Svetlana Kulakova

Personal information
- Native name: Светлана Александровна Кулакова
- Nickname: Kulak
- Born: 13 December 1982 (age 43) Sarov, Russia
- Height: 5 ft 8 in (173 cm)
- Weight: Super-lightweight

Boxing career
- Stance: Orthodox

Boxing record
- Total fights: 14
- Wins: 13
- Win by KO: 1
- Draws: 1

Medal record
Women's amateur boxing
Representing Russia
Women's World Amateur Boxing Championships
| Bronze medal – third place | 2002 Antalya | 57kg |
Women's kickboxing
Representing Russia
WAKO Amateur European Championships
| Gold medal – first place | 2006 Skopje | 70kg |

= Svetlana Kulakova =

Russian boxer and kickboxer (born 1982)

Svetlana Kulakova (born 13 December 1982) is a Russian former professional boxer and amateur kickboxer.
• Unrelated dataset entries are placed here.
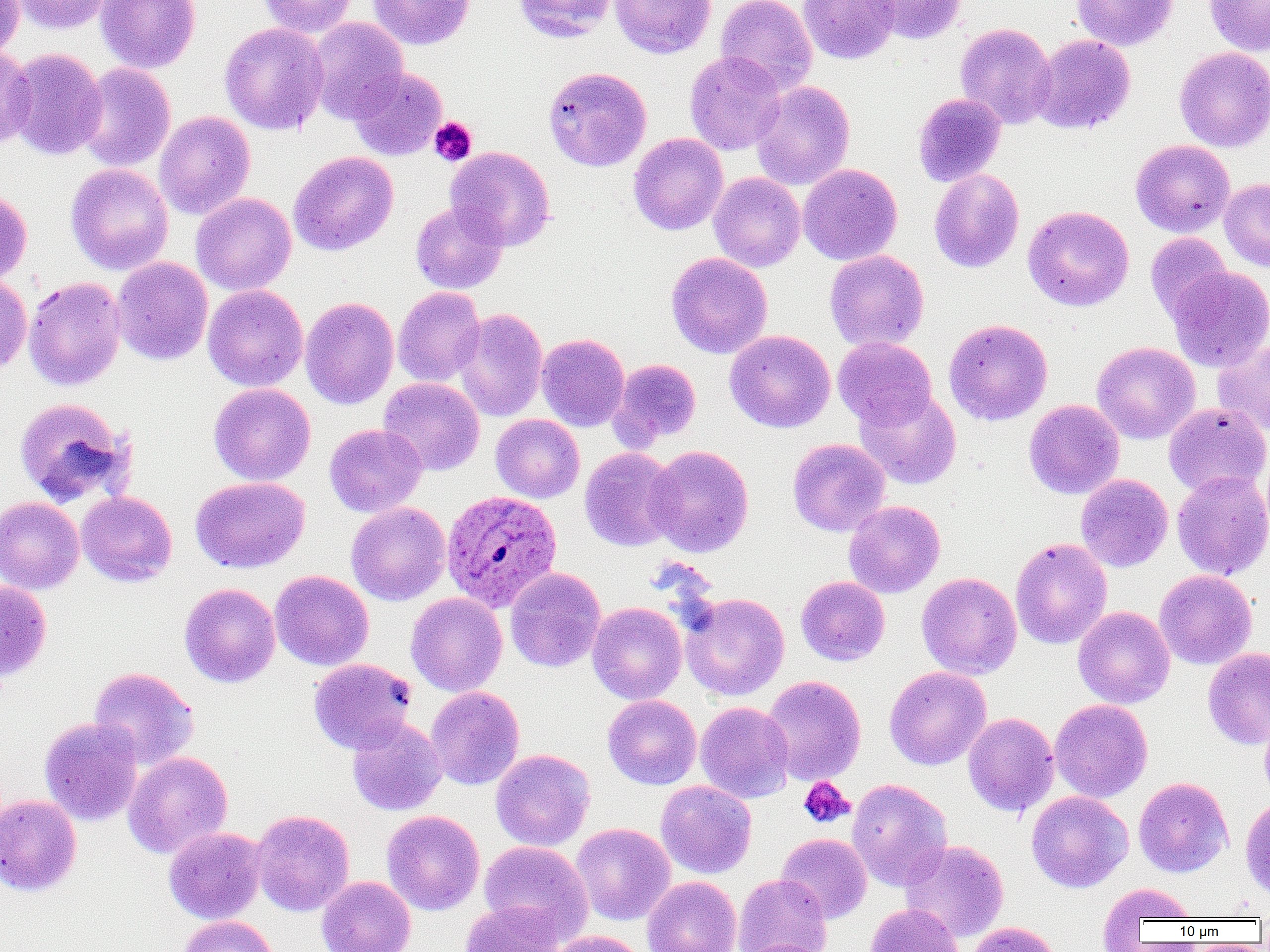
slide-level diagnosis = Plasmodium ovale
uninfected red blood cell locations = approximate bounding boxes as [x1, y1, x2, y2] in pixels: [0, 0, 25, 60], [12, 0, 111, 34], [95, 0, 201, 73], [257, 0, 358, 37], [367, 0, 475, 50], [513, 0, 616, 43], [610, 0, 716, 59], [716, 0, 817, 95], [798, 0, 899, 64], [865, 0, 967, 45], [1072, 0, 1177, 51], [1205, 0, 1270, 56], [308, 17, 408, 124], [219, 22, 328, 135], [956, 23, 1056, 128], [1031, 34, 1136, 134], [0, 44, 36, 152], [1174, 47, 1270, 152], [6, 48, 107, 160], [685, 51, 786, 155], [76, 62, 176, 172], [543, 66, 652, 171], [349, 67, 447, 160], [751, 80, 855, 190], [913, 93, 1006, 187], [154, 111, 255, 220], [628, 133, 728, 235], [1131, 139, 1235, 237], [446, 146, 555, 251], [289, 151, 398, 255], [66, 162, 173, 275], [798, 163, 902, 265], [928, 169, 1025, 273], [708, 172, 806, 272], [1219, 178, 1270, 272], [0, 190, 32, 287], [190, 193, 296, 295], [410, 200, 508, 295], [1023, 205, 1134, 311], [1145, 232, 1234, 327], [824, 250, 929, 352], [666, 252, 772, 358], [112, 257, 213, 365], [1167, 266, 1270, 372], [0, 274, 32, 376], [23, 276, 126, 391], [203, 284, 308, 391], [393, 287, 486, 387], [300, 297, 399, 409], [452, 308, 548, 421], [944, 318, 1053, 425], [725, 330, 835, 433], [537, 333, 630, 431], [833, 336, 937, 429], [1212, 340, 1270, 436], [1091, 341, 1200, 444], [610, 358, 702, 449], [378, 377, 484, 475], [208, 383, 315, 485], [856, 389, 962, 489], [14, 397, 131, 508], [1024, 399, 1124, 500], [1163, 402, 1269, 496], [491, 414, 585, 503], [324, 424, 427, 517], [787, 438, 890, 537], [645, 445, 754, 557], [579, 447, 680, 551], [1171, 470, 1270, 580], [1076, 474, 1173, 571], [190, 476, 310, 573], [76, 491, 178, 587], [0, 496, 84, 594], [844, 500, 945, 598], [346, 502, 451, 606], [1010, 538, 1112, 649], [505, 567, 606, 673], [1155, 569, 1257, 669], [270, 570, 373, 670], [917, 572, 1022, 679], [796, 576, 890, 666], [0, 581, 52, 683], [179, 583, 280, 687], [406, 593, 507, 696], [681, 593, 790, 701], [587, 602, 687, 704], [1073, 606, 1174, 708], [1203, 647, 1270, 749], [308, 658, 417, 754], [884, 666, 991, 770], [88, 667, 198, 769], [762, 675, 866, 786], [426, 687, 525, 790], [602, 694, 702, 790], [1050, 699, 1153, 802], [695, 701, 794, 803], [1259, 710, 1270, 805], [963, 712, 1059, 816], [39, 717, 142, 826], [346, 718, 446, 816], [490, 749, 595, 850], [123, 751, 232, 859], [1133, 777, 1233, 878], [847, 779, 952, 891], [656, 780, 757, 879], [1027, 791, 1133, 892], [0, 793, 82, 896], [1240, 797, 1270, 901], [251, 809, 354, 916], [382, 810, 484, 915], [570, 823, 675, 925], [164, 827, 266, 924], [776, 833, 872, 923], [901, 839, 1009, 942], [479, 841, 593, 942], [733, 874, 832, 952], [317, 876, 416, 952], [642, 876, 741, 952], [1098, 882, 1198, 937], [459, 900, 562, 952], [864, 903, 965, 952], [177, 915, 279, 952], [967, 921, 1061, 952], [543, 930, 649, 952]
magnification = 1000x
modality = light microscopy
preparation = thin blood smear
platelet locations = approximate bounding boxes as [x1, y1, x2, y2] in pixels: [428, 117, 477, 166], [798, 777, 854, 828]
field of view = single
Plasmodium ovale-infected red blood cell locations = approximate bounding boxes as [x1, y1, x2, y2] in pixels: [441, 489, 562, 612]
image size = 1270×952 pixels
Report the malaria status of this cell.
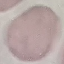

It is uninfected.

image_type: automatically extracted cell patch, resized to 64 × 64 pixels
stain: Giemsa
capture: smartphone through the microscope eyepiece
preparation: thin smear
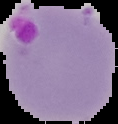

{
  "preparation": "thin blood smear",
  "image_type": "cell region segmented out of the field of view; surrounding area masked to black",
  "image_size": "118×124 pixels",
  "malaria_status": "parasitized"
}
Identify the cell.
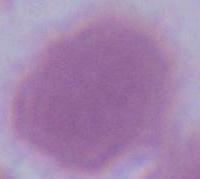

This is an erythrocyte.

1000x magnification. Photomicrograph.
State which parasite is depicted.
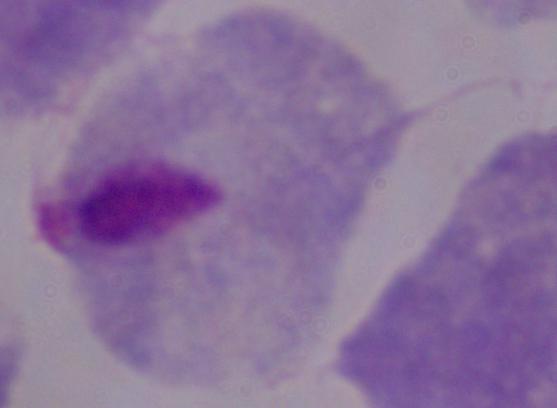
This is a trichomonad.

Summary:
  - Modality: photomicrograph
  - Magnification: 1000x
State which cell type is depicted.
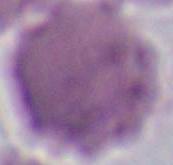
This is an erythrocyte.

{
  "modality": "photomicrograph",
  "magnification": "1000x"
}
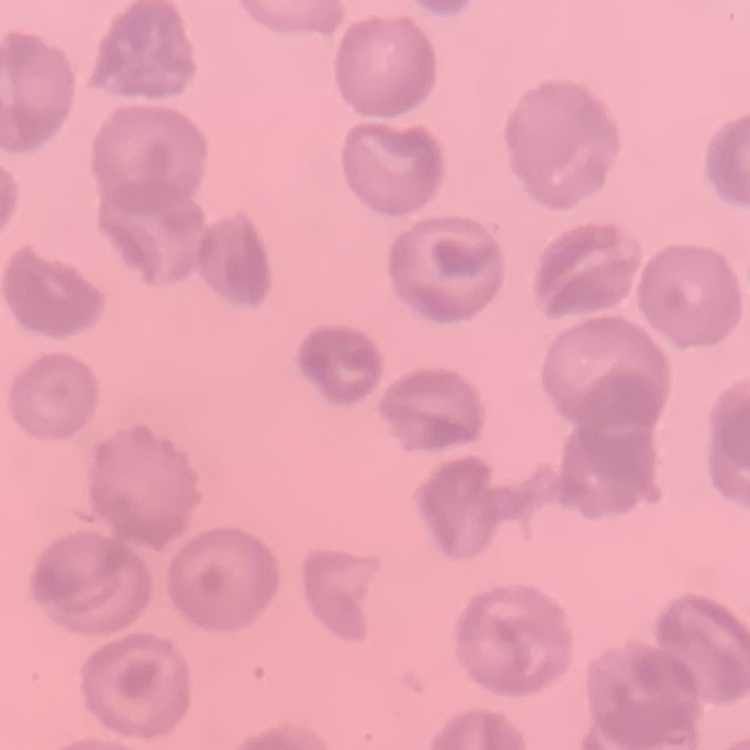
erythrocyte morphology = no rouleaux formation
image type = one tile cut from a larger photomicrograph
stain = Field's or Giemsa
preparation = thin blood smear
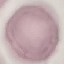
Summary:
  - Result: negative for malaria parasites
  - Stain: Giemsa
  - Preparation: thin blood film
  - Capture: smartphone through the microscope eyepiece
  - Image type: cell patch, automatically extracted from a larger field of view and resized to 64 × 64 pixels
She won the vacant WBA Interim female super-lightweight title by defeating Judy Waguthii on a unanimous decision in Volgograd, Russia, on 24 August 2013. Kulakova successfully defended the title via unanimous decision against Florence Muthoni in Barnaul, Russia, on 15 November 2013. She challenged full WBA female super-lightweight champion Ana Laura Esteche in Mytishchi, Russia, on 1 June 2014, but the fight ended in a split draw. Kulakova won the vacant IBO female super-lightweight title by beating Prisca Vicot on a unanimous decision in Moscow, Russia, on 3 December 2016. She made one defense of the title in a rematch against Judy Waguthii in Moscow on 27 November 2017, which she won by split decision.